A total of 1,787 patients were included from an original cohort of 2,803 consenting participants. Eligible patients had started an endTB regimen after enrollment, had at least one month of adherence data, a recorded final treatment outcome, and complete covariate information. Monthly adherence was calculated as the proportion of prescribed treatment days on which all medications were taken as prescribed. Adherence data were collected through directly observed therapy (DOT), self-report, or pill counts, depending on treatment delivery. The investigators applied a joint latent class mixed model consisting of a multinomial logistic model for class membership, a class-specific linear mixed model for adherence trajectories, and a class-specific survival model for time to unsuccessful treatment outcome. The survival model adjusted for age, sex, previous TB treatment, HIV/antiretroviral therapy status, hepatitis C virus (HCV) infection, diabetes, extensive disease, low BMI, fluoroquinolone resistance, baseline regimen drugs, and study site.

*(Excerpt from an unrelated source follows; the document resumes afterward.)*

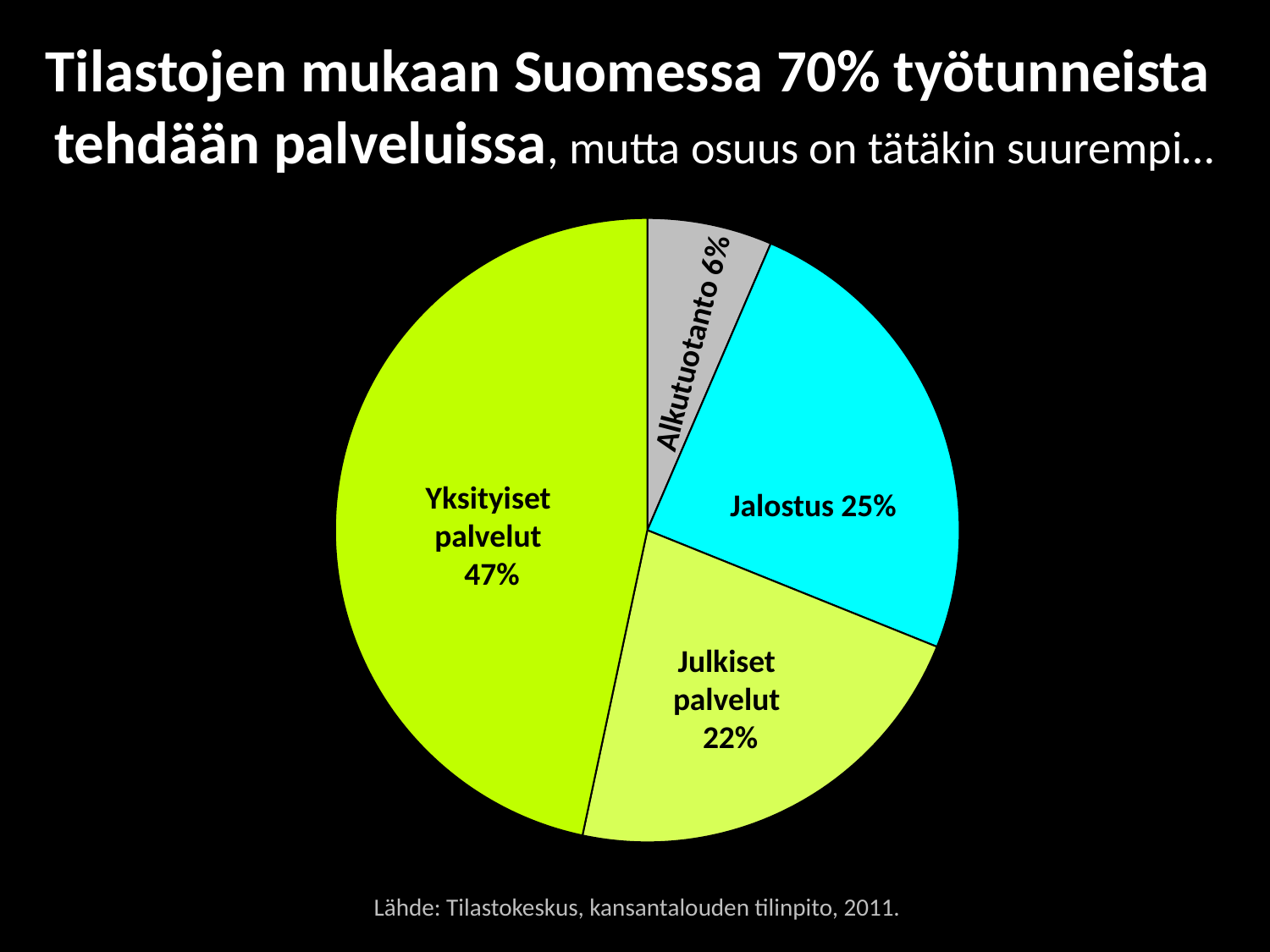
Which slice of the pie is the smallest? Alkutuotanto What share of the pie does Julkiset palvelut have? 22% Which is larger, the share of Jalostus or the share of Julkiset palvelut? Jalostus What is the difference between the shares of Yksityiset palvelut and Jalostus? 22 percentage points What kind of chart is shown on the slide? Pie chart What is the difference between the shares of Jalostus and Julkiset palvelut? 3 percentage points What colour is the Jalostus slice? Cyan What share of the pie does Yksityiset palvelut have? 47% How many slices does the pie chart have? 4 Which slice of the pie is the largest? Yksityiset palvelut What share of the pie does Alkutuotanto have? 6%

The median age was 35 years (IQR 26-45), 36.9% were female, 65.0% had fluoroquinolone resistance, and 65.7% had extensive disease. Median treatment duration was 20 months, and median monthly adherence was 95.9% (IQR 88.8%-100%). Overall, 19.0% of patients experienced an unsuccessful outcome, including 7.6% deaths, 3.3% treatment failures, and 8.1% loss to follow-up. Four adherence trajectory classes were identified: "consistently high" (72.5%), "high to low" (14.3%), "low to high" (7.3%), and "consistently low" (5.9%). Median adherence ranged from 98.0% in the consistently high group to 42.1% in the consistently low group. Unsuccessful outcomes occurred in 74.3% of the consistently low group, 1.5% of the low-to-high group, and 6.8% of the consistently high group. Compared with the consistently high group, the adjusted hazard ratio (aHR) for unsuccessful outcomes was 23.2 (95% CI 15.7-24.3) in the high-to-low group and 43.2 (95% CI 26.2-71.5) in the consistently low group. The low-to-high group did not have a significantly different risk (aHR 0.7, 95% CI 0.1-3.8). Adherence trajectory classification predicted unsuccessful outcomes substantially better than conventional adherence measures, with an AUROC of 0.84 (95% CI 0.82-0.86) versus approximately 0.65 for classifications based on overall adherence rates.

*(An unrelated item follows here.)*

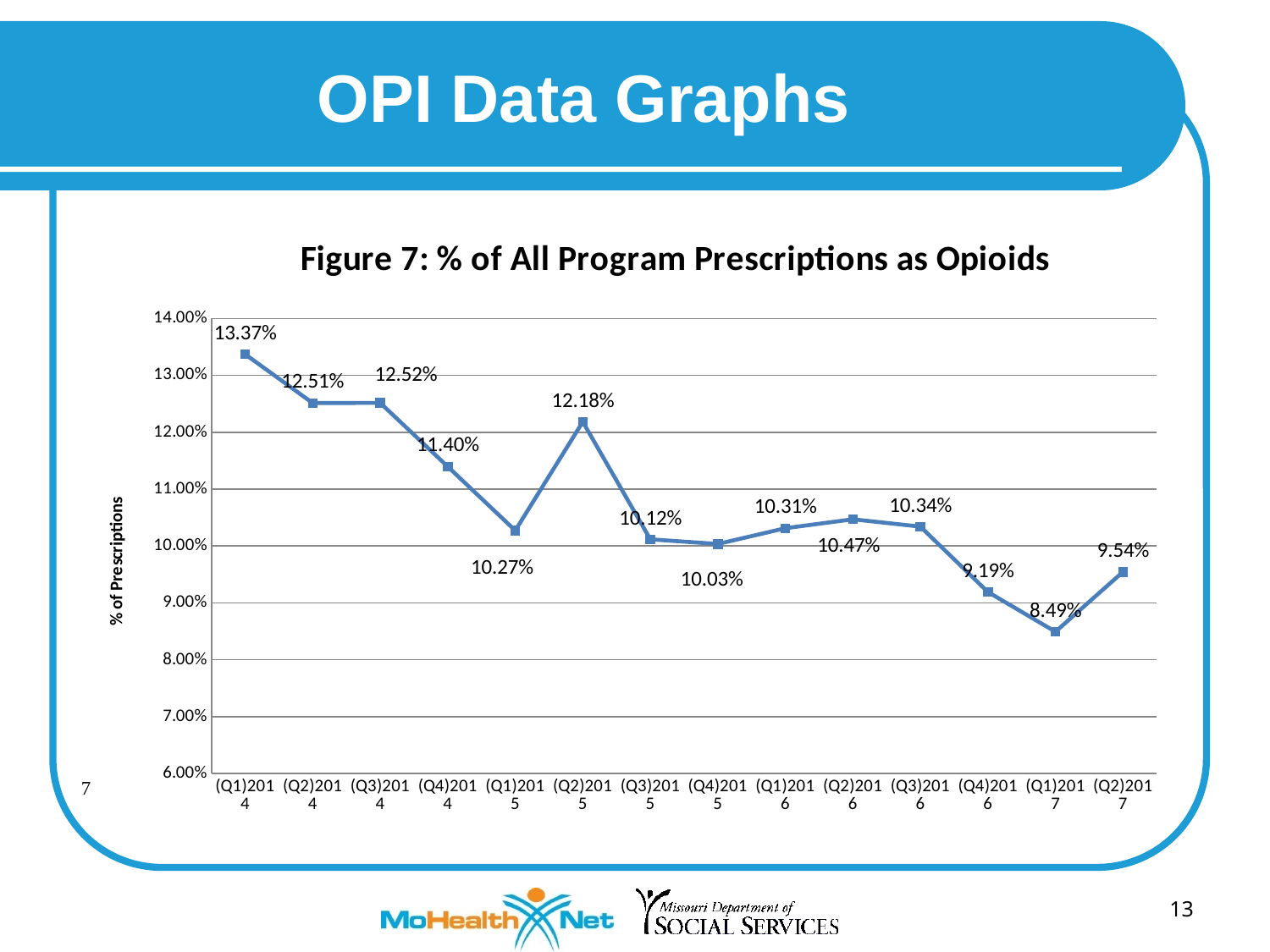
What is the value for (Q1)2014? 13.37% Is the value for (Q4)2014 greater or less than 11.00%? greater How many quarters are plotted on the chart? 14 What kind of chart is shown on the slide? line chart What is the value for (Q1)2017? 8.49% What is the difference between the values for (Q1)2014 and (Q1)2017? 4.88% Which is larger, the value for (Q2)2015 or the value for (Q3)2015? (Q2)2015 Overall, do the values rise or fall from (Q1)2014 to (Q2)2017? fall Which quarter has the highest percentage of prescriptions as opioids? (Q1)2014 What is the value for (Q2)2017? 9.54% What is the value for (Q2)2015? 12.18% Which quarter has the lowest percentage of prescriptions as opioids? (Q1)2017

Distinct longitudinal adherence trajectories were strongly associated with MDR/RR-TB treatment outcomes, and trajectory-based classification predicted unsuccessful outcomes more accurately than conventional summary adherence measures. These findings suggest that patterns of adherence over time may be more clinically informative than overall adherence percentages alone. Limitations include exclusion of several study sites because of adherence data quality concerns, reliance on adherence measures that partly used self-report or pill counts, and inclusion only of patients with complete data. As an observational cohort study, residual confounding cannot be excluded.
Source: Law S, Fulcher I, Ashraf S, Bastard M, Docteur W, Franke MF, Guerra D, Hewison C, Huerga H, Khan M, Khan P. Characterizing Treatment Adherence Trajectories in the endTB Multisite Cohort of Drug-Resistant Tuberculosis Patients: An Application of Group-Based Trajectory Modeling. Clinical Infectious Diseases. 2026 Mar 15;82(3):e571-9.